Exercise input:

******

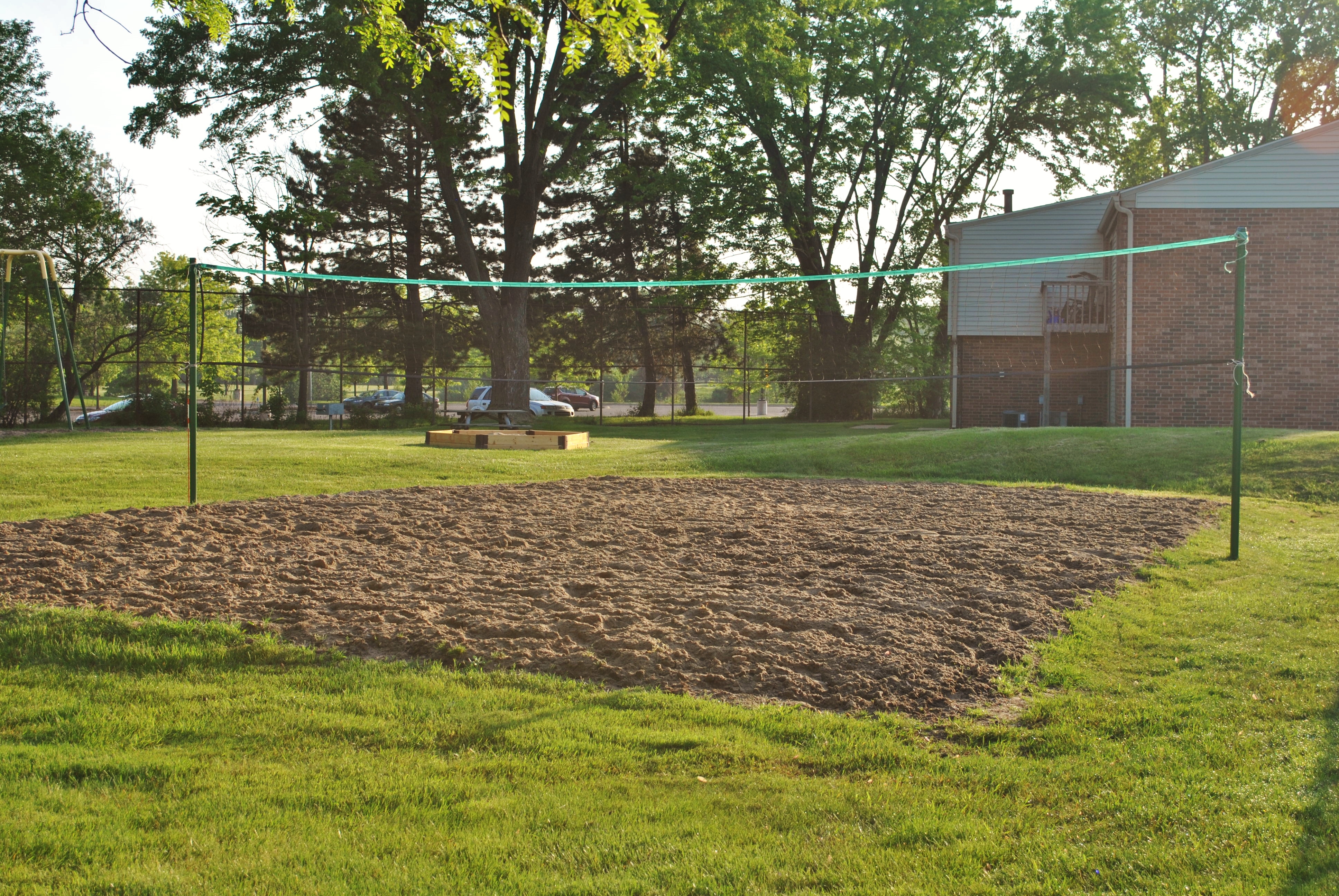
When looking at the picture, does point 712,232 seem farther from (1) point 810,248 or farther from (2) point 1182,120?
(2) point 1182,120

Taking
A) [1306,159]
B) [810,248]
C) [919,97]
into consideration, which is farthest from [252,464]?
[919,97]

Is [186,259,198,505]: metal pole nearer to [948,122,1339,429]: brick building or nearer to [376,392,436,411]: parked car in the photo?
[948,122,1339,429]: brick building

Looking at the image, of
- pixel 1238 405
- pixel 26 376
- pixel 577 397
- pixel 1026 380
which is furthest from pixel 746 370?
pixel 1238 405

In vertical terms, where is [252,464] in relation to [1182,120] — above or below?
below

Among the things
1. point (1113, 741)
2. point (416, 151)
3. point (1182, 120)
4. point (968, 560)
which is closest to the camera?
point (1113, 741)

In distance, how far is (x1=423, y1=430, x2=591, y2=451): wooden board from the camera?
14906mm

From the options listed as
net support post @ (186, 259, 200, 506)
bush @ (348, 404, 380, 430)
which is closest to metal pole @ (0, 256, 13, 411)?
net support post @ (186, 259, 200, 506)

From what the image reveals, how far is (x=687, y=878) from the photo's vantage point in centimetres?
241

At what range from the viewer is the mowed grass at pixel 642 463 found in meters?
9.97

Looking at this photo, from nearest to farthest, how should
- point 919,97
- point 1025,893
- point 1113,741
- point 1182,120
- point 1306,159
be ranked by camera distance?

******

Exercise directions: Put the records above into a Markdown table with the columns "No." and "Line", giving each line its own numbered row. Omit blank lines and the pictures.

Solved problem:
| No. | Line |
|---|---|
| 1 | When looking at the picture, does point 712,232 seem farther from (1) point 810,248 or farther from (2) point 1182,120? |
| 2 | (2) point 1182,120 |
| 3 | Taking |
| 4 | A) [1306,159] |
| 5 | B) [810,248] |
| 6 | C) [919,97] |
| 7 | into consideration, which is farthest from [252,464]? |
| 8 | [919,97] |
| 9 | Is [186,259,198,505]: metal pole nearer to [948,122,1339,429]: brick building or nearer to [376,392,436,411]: parked car in the photo? |
| 10 | [948,122,1339,429]: brick building |
| 11 | Looking at the image, of |
| 12 | - pixel 1238 405 |
| 13 | - pixel 26 376 |
| 14 | - pixel 577 397 |
| 15 | - pixel 1026 380 |
| 16 | which is furthest from pixel 746 370? |
| 17 | pixel 1238 405 |
| 18 | In vertical terms, where is [252,464] in relation to [1182,120] — above or below? |
| 19 | below |
| 20 | Among the things |
| 21 | 1. point (1113, 741) |
| 22 | 2. point (416, 151) |
| 23 | 3. point (1182, 120) |
| 24 | 4. point (968, 560) |
| 25 | which is closest to the camera? |
| 26 | point (1113, 741) |
| 27 | In distance, how far is (x1=423, y1=430, x2=591, y2=451): wooden board from the camera? |
| 28 | 14906mm |
| 29 | From the options listed as |
| 30 | net support post @ (186, 259, 200, 506) |
| 31 | bush @ (348, 404, 380, 430) |
| 32 | which is closest to metal pole @ (0, 256, 13, 411)? |
| 33 | net support post @ (186, 259, 200, 506) |
| 34 | From what the image reveals, how far is (x=687, y=878) from the photo's vantage point in centimetres? |
| 35 | 241 |
| 36 | At what range from the viewer is the mowed grass at pixel 642 463 found in meters? |
| 37 | 9.97 |
| 38 | Looking at this photo, from nearest to farthest, how should |
| 39 | - point 919,97 |
| 40 | - point 1025,893 |
| 41 | - point 1113,741 |
| 42 | - point 1182,120 |
| 43 | - point 1306,159 |
| 44 | be ranked by camera distance? |